You can tell it’s a me (class “Tom”), can my CNN?

image_tensor = transforms.functional.to_tensor(image.resize((IMAGE_SIZE, IMAGE_SIZE))).unsqueeze(0)
prediction = int(torch.sigmoid(model(image_tensor)) > 0.5)
print(f"Prediction: {train_dataset.classes[prediction]}")
Prediction: tom

Great!
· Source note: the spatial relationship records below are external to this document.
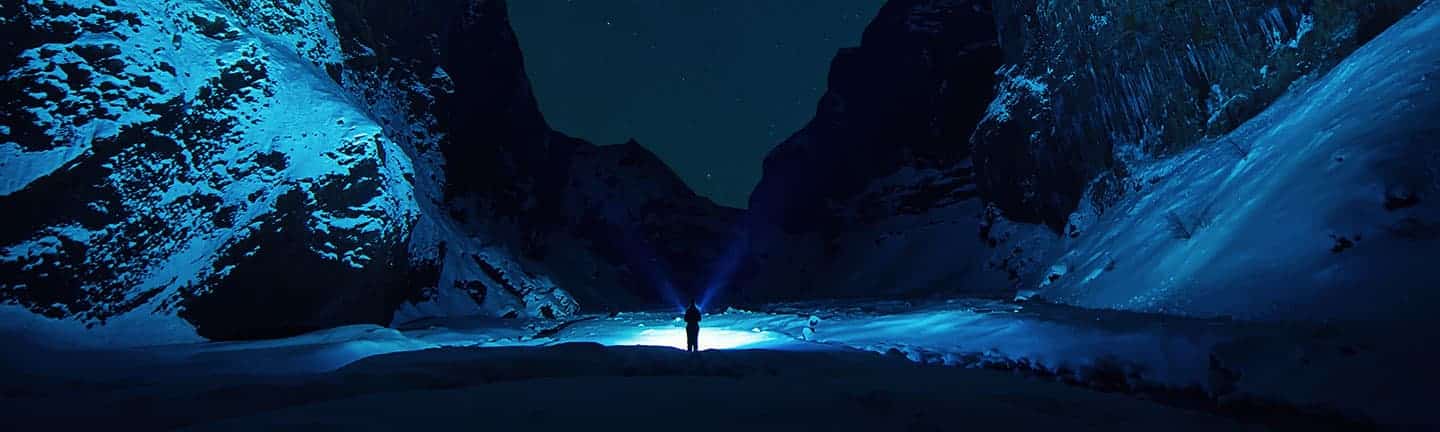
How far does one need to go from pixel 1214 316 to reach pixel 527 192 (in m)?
62.4

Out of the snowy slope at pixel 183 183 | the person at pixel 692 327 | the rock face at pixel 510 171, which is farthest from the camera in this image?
the rock face at pixel 510 171

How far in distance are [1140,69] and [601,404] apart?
26.6m

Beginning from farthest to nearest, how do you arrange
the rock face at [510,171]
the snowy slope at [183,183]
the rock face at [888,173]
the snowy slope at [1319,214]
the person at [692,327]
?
1. the rock face at [888,173]
2. the rock face at [510,171]
3. the snowy slope at [183,183]
4. the person at [692,327]
5. the snowy slope at [1319,214]

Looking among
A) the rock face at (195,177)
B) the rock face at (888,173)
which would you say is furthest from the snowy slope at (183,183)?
the rock face at (888,173)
But what happens if I flip my image like this:

image = image.rotate(180)
image
_images/b7409da1144b343bf2d8b26e081a93aef1e5baab2d9ec08fe38f14fdf6eb4ed4.png

You can still tell that it’s me, but can my CNN?
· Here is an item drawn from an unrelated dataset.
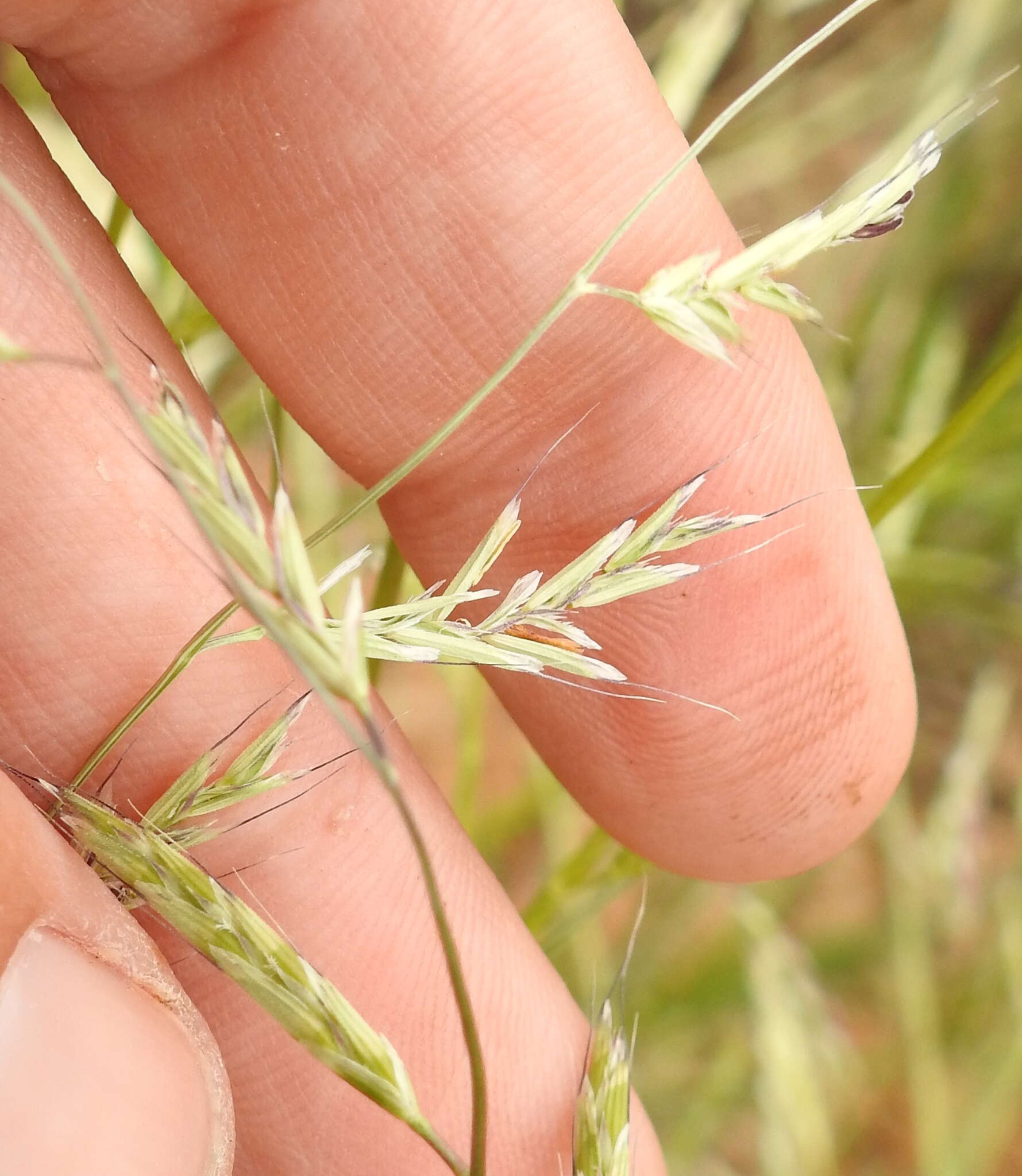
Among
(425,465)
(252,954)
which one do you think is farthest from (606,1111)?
(425,465)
image_tensor = transforms.functional.to_tensor(image.resize((IMAGE_SIZE, IMAGE_SIZE))).unsqueeze(0)
prediction = int(torch.sigmoid(model(image_tensor)) > 0.5)
print(f"Prediction: {train_dataset.classes[prediction]}")
Prediction: tom

Looks like our CNN is not very robust to rotational changes in our input image. We could try and fix that using some data augmentation, let’s do that now:

# Transforms
data_transforms = transforms.Compose([transforms.Resize(IMAGE_SIZE),
                                      transforms.RandomVerticalFlip(p=0.5),
                                      transforms.RandomHorizontalFlip(p=0.5),
                                      transforms.ToTensor()])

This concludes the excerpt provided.